Machine Learning-Based Hate Speech Detection in the Kazakh Language

Authors

DOI:

https://doi.org/10.18778/1731-7533.23.19

Keywords:

hate speech, bullying, violent extremism, TF-IDF, MTF-IDF, LSTM, MLPClassifier

Abstract

Modern text data processing and classification methods require extensive use of machine learning and neural networks. Categorizing text into different classes has become a crucial task in many fields. This paper presents a multi-class text classification model utilizing a Modified TF-IDF (MTF-IDF) approach in combination with Long Short-Term Memory (LSTM) neural networks, XGBoost, and MLPClassifier algorithms. Additionally, the study explores the integration of TF-IDF and CountVectorizer (MTF-IDF) methods for text vectorization, aiming to enhance classification efficiency.

The research findings indicate that the LSTM model achieved the highest accuracy rate of 89%, demonstrating superior performance. The MLPClassifier model achieved 85% accuracy, while XGBoost obtained 81% accuracy. Moreover, the integration of TF-IDF and MTF-IDF methods significantly improved the detection of rare but essential words, enhancing the overall performance of the models.

This study is dedicated to addressing the problem of automated detection of harmful content in the Kazakh language. Hate speech in the digital space refers to any online material that harms individuals or communities through aggression, manipulation, discrimination, or the intentional spread of socially damaging narratives. The results provide a solid foundation for future research aimed at the early identification and mitigation of hate speech in the digital space, contributing to a safer online environment.

Data:

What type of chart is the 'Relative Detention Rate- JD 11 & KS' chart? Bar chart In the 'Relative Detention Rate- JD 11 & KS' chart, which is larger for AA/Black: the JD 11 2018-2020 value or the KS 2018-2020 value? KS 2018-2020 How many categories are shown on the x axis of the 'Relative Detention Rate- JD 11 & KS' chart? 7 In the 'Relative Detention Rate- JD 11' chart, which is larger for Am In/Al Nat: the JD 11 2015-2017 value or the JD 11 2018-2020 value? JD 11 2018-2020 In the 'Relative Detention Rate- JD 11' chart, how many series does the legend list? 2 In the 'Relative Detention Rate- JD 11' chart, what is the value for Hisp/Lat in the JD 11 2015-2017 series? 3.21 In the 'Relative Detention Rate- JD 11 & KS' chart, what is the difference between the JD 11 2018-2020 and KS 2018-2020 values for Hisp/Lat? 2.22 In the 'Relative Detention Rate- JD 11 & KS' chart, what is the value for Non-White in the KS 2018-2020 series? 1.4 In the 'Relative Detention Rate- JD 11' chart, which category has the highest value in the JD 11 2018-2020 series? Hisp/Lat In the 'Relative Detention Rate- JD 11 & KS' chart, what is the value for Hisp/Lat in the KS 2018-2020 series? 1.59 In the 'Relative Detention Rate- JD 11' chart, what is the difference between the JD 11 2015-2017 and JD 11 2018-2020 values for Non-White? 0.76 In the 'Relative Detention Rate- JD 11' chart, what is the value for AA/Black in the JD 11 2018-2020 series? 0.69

Work task:
Repeat the Kazakh hate speech abstract word for word, starting with "The research findings" and going on through "of the models.". The material after the text comes from a different source.

Response:
The research findings indicate that the LSTM model achieved the highest accuracy rate of 89%, demonstrating superior performance. The MLPClassifier model achieved 85% accuracy, while XGBoost obtained 81% accuracy. Moreover, the integration of TF-IDF and MTF-IDF methods significantly improved the detection of rare but essential words, enhancing the overall performance of the models.